Today, I’ll be up by eleven at the latest, I’ll do whatever needs doing, then just relax until it’s time to mosey on over to the theater, unless I decide to go early and have some food at either the Coral Café or the nearby (to the theater) Mexican jernt. The cast is arriving at six. I have to fix a few things in the two person scenes with the leading lady and man, then we’ll attend to the worst of the scene shifts and get them smoother. Then we’ll warm up, our designers will arrive, and we’ll do a run-through. We’ll also finally have the second three-sided periaktoi. We’ll run scene shifts with those, too, prior to starting the run-through. After the run-through, I’ll give a few notes, perhaps, then come home.

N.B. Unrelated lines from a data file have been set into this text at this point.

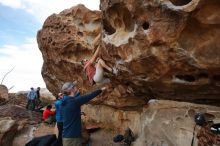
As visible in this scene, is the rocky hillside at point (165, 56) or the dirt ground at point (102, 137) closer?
the rocky hillside at point (165, 56)

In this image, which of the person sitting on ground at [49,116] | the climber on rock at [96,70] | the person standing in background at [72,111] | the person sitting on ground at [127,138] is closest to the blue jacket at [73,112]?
the person standing in background at [72,111]

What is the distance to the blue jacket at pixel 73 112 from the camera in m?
5.59

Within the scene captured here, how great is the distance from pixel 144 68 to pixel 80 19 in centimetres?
525

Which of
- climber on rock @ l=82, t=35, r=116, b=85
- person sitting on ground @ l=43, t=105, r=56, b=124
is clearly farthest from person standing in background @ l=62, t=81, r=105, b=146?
person sitting on ground @ l=43, t=105, r=56, b=124

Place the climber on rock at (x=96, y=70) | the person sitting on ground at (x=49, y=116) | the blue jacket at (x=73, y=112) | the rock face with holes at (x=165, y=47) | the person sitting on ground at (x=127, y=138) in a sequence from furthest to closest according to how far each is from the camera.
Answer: the person sitting on ground at (x=49, y=116)
the person sitting on ground at (x=127, y=138)
the climber on rock at (x=96, y=70)
the blue jacket at (x=73, y=112)
the rock face with holes at (x=165, y=47)

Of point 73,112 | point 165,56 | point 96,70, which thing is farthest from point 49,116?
point 165,56

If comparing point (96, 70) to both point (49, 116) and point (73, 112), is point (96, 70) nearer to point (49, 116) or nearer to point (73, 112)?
point (73, 112)

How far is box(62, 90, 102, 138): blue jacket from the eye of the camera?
5.59 m

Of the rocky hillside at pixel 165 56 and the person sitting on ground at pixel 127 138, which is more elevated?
the rocky hillside at pixel 165 56

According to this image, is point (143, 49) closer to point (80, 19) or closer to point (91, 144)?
point (91, 144)

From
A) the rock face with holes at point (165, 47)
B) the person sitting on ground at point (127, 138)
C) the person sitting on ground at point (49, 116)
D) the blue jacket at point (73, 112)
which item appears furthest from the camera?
the person sitting on ground at point (49, 116)

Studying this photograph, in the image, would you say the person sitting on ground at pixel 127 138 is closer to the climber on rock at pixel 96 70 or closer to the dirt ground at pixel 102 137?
the dirt ground at pixel 102 137

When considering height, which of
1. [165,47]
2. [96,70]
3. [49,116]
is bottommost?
[49,116]

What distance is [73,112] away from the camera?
568cm
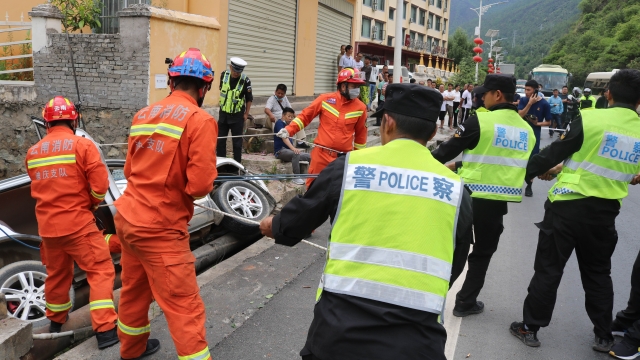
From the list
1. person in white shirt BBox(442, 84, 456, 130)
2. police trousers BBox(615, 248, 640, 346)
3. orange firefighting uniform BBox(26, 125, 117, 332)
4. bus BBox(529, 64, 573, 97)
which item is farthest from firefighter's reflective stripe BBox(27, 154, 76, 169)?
bus BBox(529, 64, 573, 97)

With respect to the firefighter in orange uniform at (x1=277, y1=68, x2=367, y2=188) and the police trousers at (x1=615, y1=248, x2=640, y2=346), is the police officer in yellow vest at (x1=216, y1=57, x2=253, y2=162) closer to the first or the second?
the firefighter in orange uniform at (x1=277, y1=68, x2=367, y2=188)

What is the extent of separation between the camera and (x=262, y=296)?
5.05 m

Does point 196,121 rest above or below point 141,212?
above

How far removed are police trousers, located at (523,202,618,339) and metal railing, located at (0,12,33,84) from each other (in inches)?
405

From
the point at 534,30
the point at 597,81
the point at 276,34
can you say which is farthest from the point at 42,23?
the point at 534,30

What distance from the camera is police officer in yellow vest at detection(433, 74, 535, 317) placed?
4.37 metres

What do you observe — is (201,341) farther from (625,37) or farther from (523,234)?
(625,37)

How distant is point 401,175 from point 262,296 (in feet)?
10.6

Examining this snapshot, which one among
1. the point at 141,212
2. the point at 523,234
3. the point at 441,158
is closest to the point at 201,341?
the point at 141,212

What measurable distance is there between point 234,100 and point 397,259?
24.6ft

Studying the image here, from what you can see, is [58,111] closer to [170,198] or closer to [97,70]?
[170,198]

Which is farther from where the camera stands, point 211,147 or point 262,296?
point 262,296

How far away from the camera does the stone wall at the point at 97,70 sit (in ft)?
32.1

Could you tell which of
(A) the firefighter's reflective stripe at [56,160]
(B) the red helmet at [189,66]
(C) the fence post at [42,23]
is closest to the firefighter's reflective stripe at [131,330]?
(A) the firefighter's reflective stripe at [56,160]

Tomorrow is a ME day doing ME things and I don’t care WHO knows it. And that goes for the evening, too. Damn them, damn them all to HELL. Then tomorrow we’re back and we’ll do a full run-through, then do fixes after. I still have not heard from the lighting designer – he has told everyone he’d call me, told them repeatedly, and yet, no call. Not sure how he plans to light a show he has neither read nor seen – you kind of have to see the damn thing to know how to light something, where I want isolation, what specials we’ll need, the fact that we’re using a strobe and that as to be worked out, he has to hang the show, and he has to dry tech with me – all by Friday. I just don’t get it. Wednesday is another run-through, then fixes, and Thursday is the same. I should be dry teching on Friday day, and then we do a run-through and hopefully the lighting guy will do a light over and teach our stage manager how all that works. Saturday, we begin at ten or eleven, do a run-through, then at three-thirty we do a cue-to-cue and do whatever lighting fixes need to be done. My goal is to be done by six, seven at the very latest. Sunday, we do a run-through at eleven, then notes and fixes, then a sitzprobe at four and done by six or seven. If I had my druthers, I’d do two run-throughs on Saturday and Sunday, but I don’t think that will work.

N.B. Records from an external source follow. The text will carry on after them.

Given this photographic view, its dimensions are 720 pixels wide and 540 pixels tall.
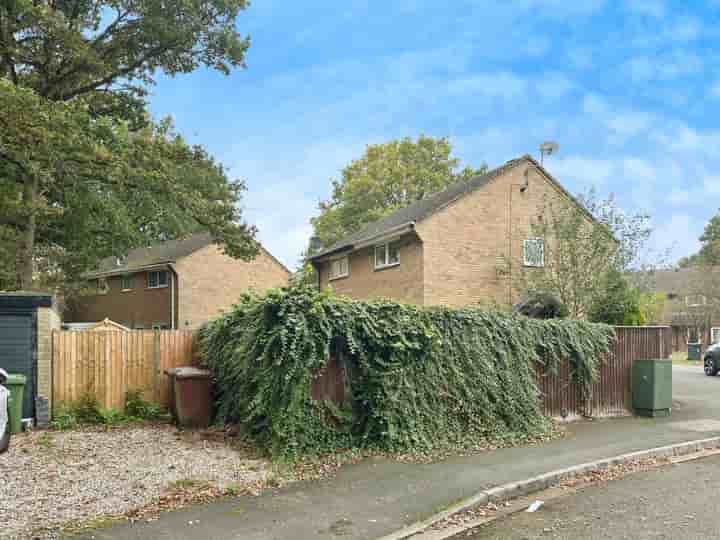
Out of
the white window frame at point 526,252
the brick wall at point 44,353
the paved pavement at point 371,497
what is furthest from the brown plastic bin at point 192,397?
the white window frame at point 526,252

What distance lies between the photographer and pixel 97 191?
63.5 ft

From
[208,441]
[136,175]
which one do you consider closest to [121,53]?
[136,175]

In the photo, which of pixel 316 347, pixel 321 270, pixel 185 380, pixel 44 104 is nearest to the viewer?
pixel 316 347

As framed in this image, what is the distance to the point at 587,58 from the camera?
11.3 meters

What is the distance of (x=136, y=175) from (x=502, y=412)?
43.4 feet

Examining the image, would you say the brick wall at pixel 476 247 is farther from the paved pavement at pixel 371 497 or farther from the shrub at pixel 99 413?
the shrub at pixel 99 413

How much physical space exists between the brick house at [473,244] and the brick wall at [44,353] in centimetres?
1178

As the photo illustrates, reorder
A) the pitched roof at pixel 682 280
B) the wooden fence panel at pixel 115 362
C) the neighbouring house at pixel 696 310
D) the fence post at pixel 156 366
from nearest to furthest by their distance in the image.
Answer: the wooden fence panel at pixel 115 362
the fence post at pixel 156 366
the neighbouring house at pixel 696 310
the pitched roof at pixel 682 280

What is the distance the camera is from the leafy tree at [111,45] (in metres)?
18.2

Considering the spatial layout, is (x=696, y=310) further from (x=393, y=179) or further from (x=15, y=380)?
(x=15, y=380)

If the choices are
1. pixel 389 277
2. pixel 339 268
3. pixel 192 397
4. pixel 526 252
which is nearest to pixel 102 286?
pixel 339 268

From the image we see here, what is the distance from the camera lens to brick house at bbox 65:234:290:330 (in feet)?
107

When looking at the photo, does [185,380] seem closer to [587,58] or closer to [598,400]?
[598,400]

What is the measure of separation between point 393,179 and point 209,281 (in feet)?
61.2
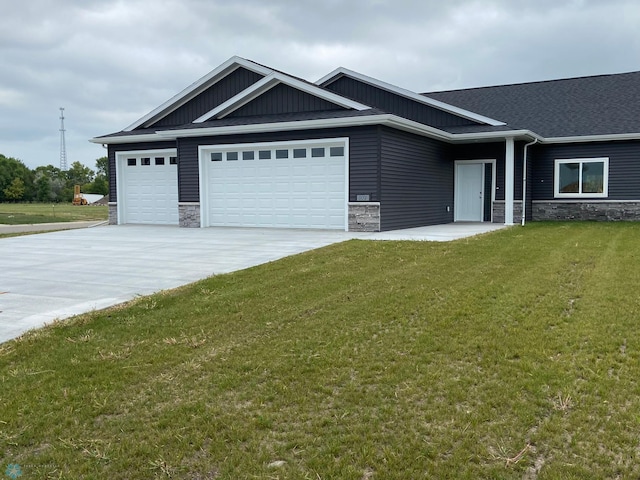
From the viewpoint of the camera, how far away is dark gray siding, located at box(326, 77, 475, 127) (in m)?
17.8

Well, dear readers, I must take the day, I must do the things I do, I must, for example, be up by eleven, do whatever needs doing, relax, mosey on over to theater or eat a meal before going there, at six I’ll work three of the Bob and Alice scenes, then the scene shifts, then we do our designer run-through, then a few notes, then home. Today’s topic of discussion: It’s free-for-all day, the day in which you dear readers get to make with the topics and we all get to post about them. So, let’s have loads of lovely postings, shall we, whilst I hit the road to dreamland, grateful to have found a replacement actress and happy to have finally finished these here Supernotes.